Pembrolizumab (Keytruda) plus a single priming dose of 177Lu-PSMA-617 (Pluvitco) demonstrated significant preliminary anti-tumor activity in patients with metastatic castration-resistant prostate cancer (CRPC), according to a press release on data from a phase 1 study (NCT03805594) from University of California San Francisco (UCSF) Health.1
Results from the trial demonstrated that 56% (95% CI, 35%-76%) of patients had an objective response to the treatment.2 Of those included in the overall cohort (n = 43), 5% experienced a complete response, and 47% had a confirmed partial response.
“This phase 1 trial represents the first clinical study to our knowledge to evaluate a single priming dose of targeted radioligand therapy coupled with immune checkpoint inhibition in patients with metastatic prostate cancer,” lead study author Rahul Aggarwal, MD, genitourinary medical oncologist and professor of medicine at UCSF, said in the press release.1 “We observed lasting responses in a subset of patients, in whom there was an increase in circulating T cells and decreased activity of immunosuppressive cells following the priming dose of 177Lu-PSMA-617.”
Supporting data for the positive responses came from an open-label, dose-expansion, non-randomized phase 1 clinical trial conducted by UCSF researchers.
The study included 43 patients with metastatic CRPC who received prior treatment with androgen signaling inhibitors.2 Patients received a priming dose of 177Lu-PSMA-617 and a sustained dose of pembrolizumab intravenously every 3 weeks.
The primary endpoint of part A of the study was determining the dose schedule for phase 2 of the trial. The primary endpoint of part B was objective response rate. Secondary endpoints included safety, dose-limiting toxicities, median duration of response, proportion of patients who had a decrease in prostate specific-antigen (PSA) of 50% or more from baseline, median PSA progression-free survival, median radiographic progression-free survival, and 6-month radiographic progression-free survival. Other secondary end points included median time to symptomatic skeletal related event, and median overall survival.
Investigators also reported a manageable safety profile associated with the study regimen. Overall, 5% of patients experienced grade 3 or higher treatment-related adverse effects, which included grade 3 arthritis and grade 3 pneumonitis in 1 patient each. The most common any-grade TRAEs included fatigue (60%), nausea (40%), and joint pain (33%). One death due to aspiration pneumonia was observed, which was not related to the study treatment.
Limitations to the study included the non-randomized nature of the trial. A phase 2 trial (NCT05766371) is expected to evaluate maintenance pembrolizumab in combination with multiple doses of 177Lu-PSMA-617 in order to assess anti-tumor response to treatment.

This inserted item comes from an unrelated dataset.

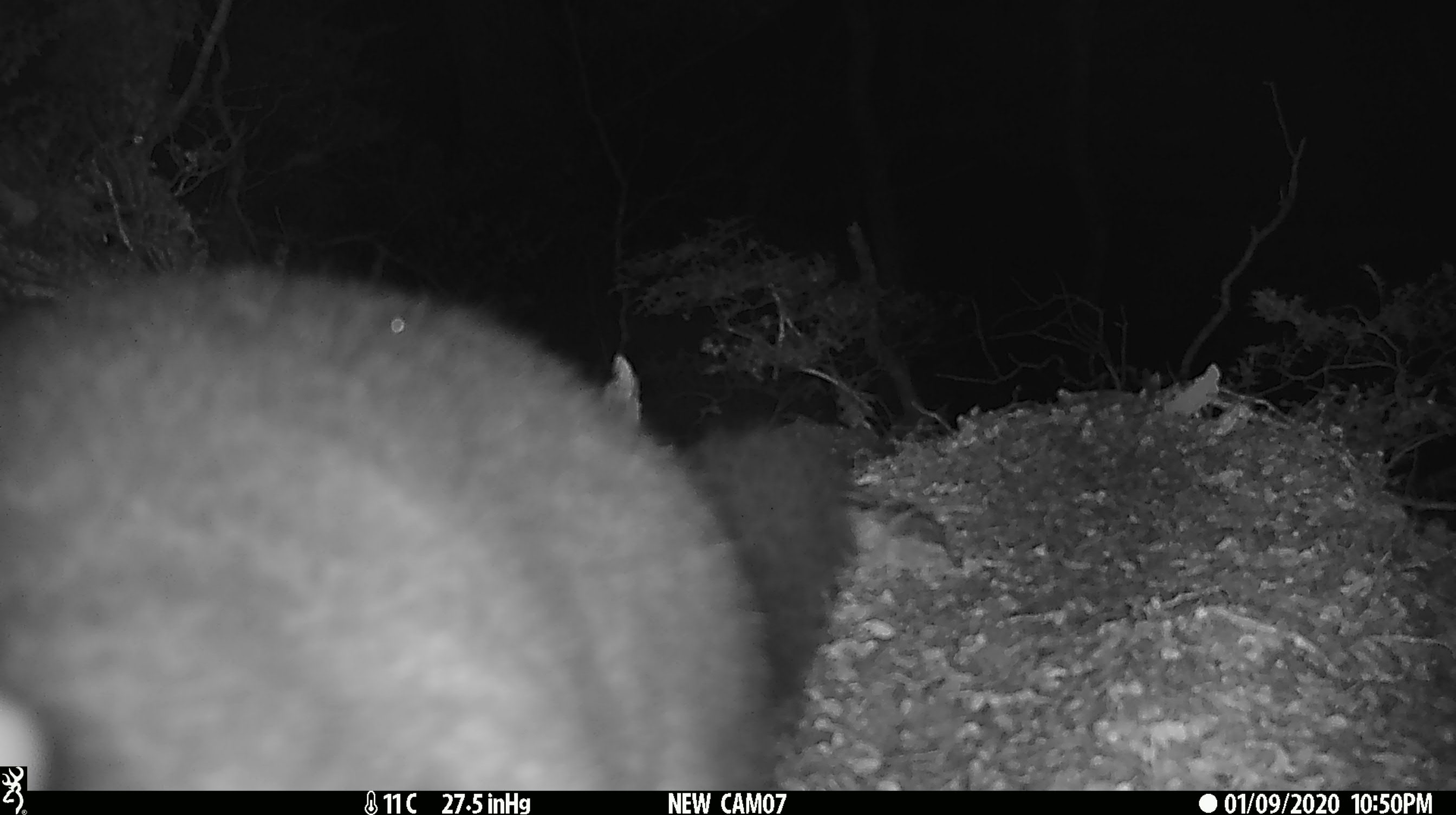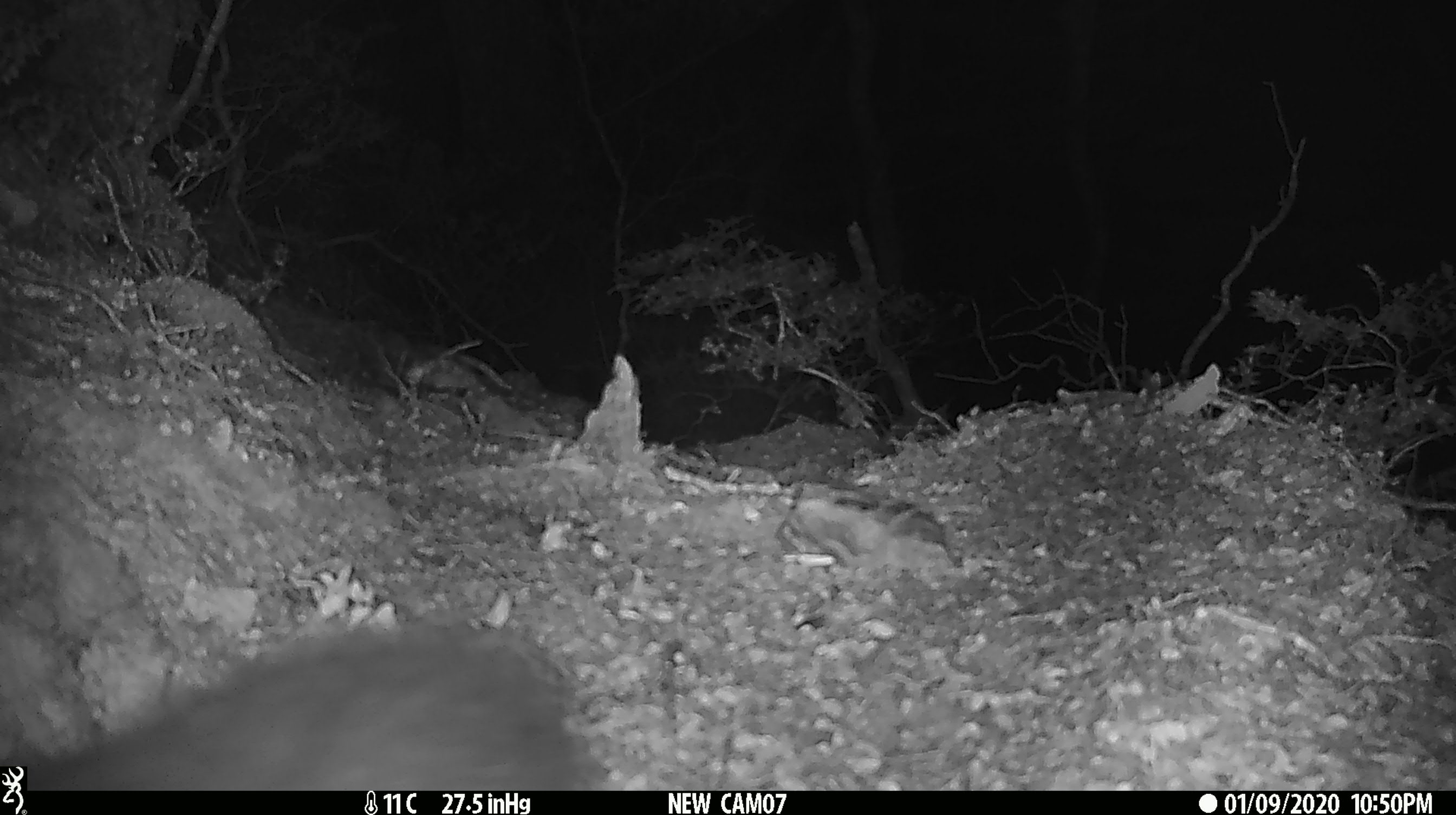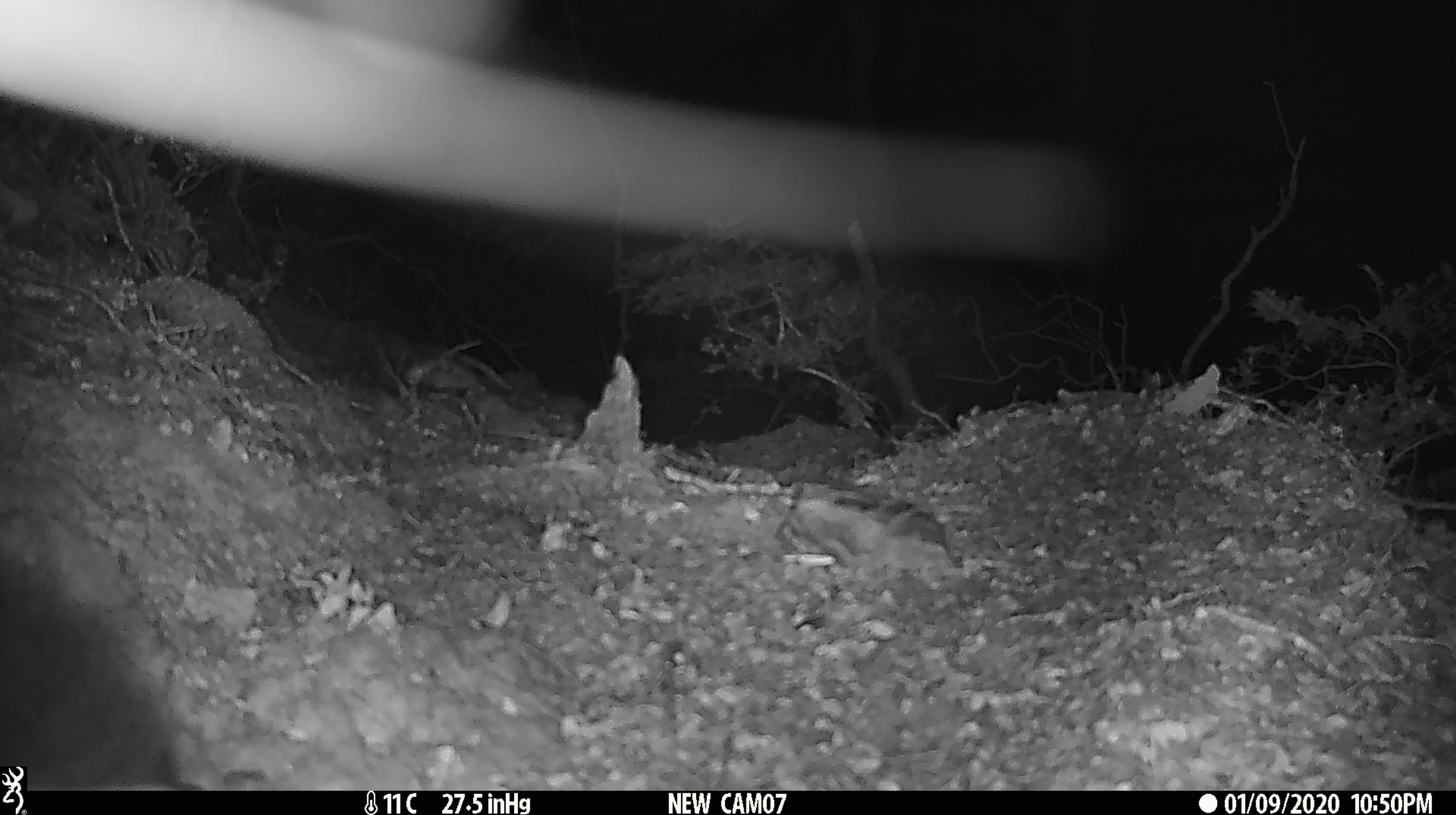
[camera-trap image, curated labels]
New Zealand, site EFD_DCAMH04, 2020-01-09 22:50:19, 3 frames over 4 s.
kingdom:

According to co-senior author Lawrence Fong, MD, leader of the Cancer Immunotherapy Program and an Efim Guzik Distinguished Professor in Cancer Biology at UCSF, findings from the phase 1 study show that a single dose of 177Lu-PSMA-617 combined with immunotherapy can have durable responses that are similar to those achieved with currently accepted treatment with 6 doses of 177Lu-PSMA-617.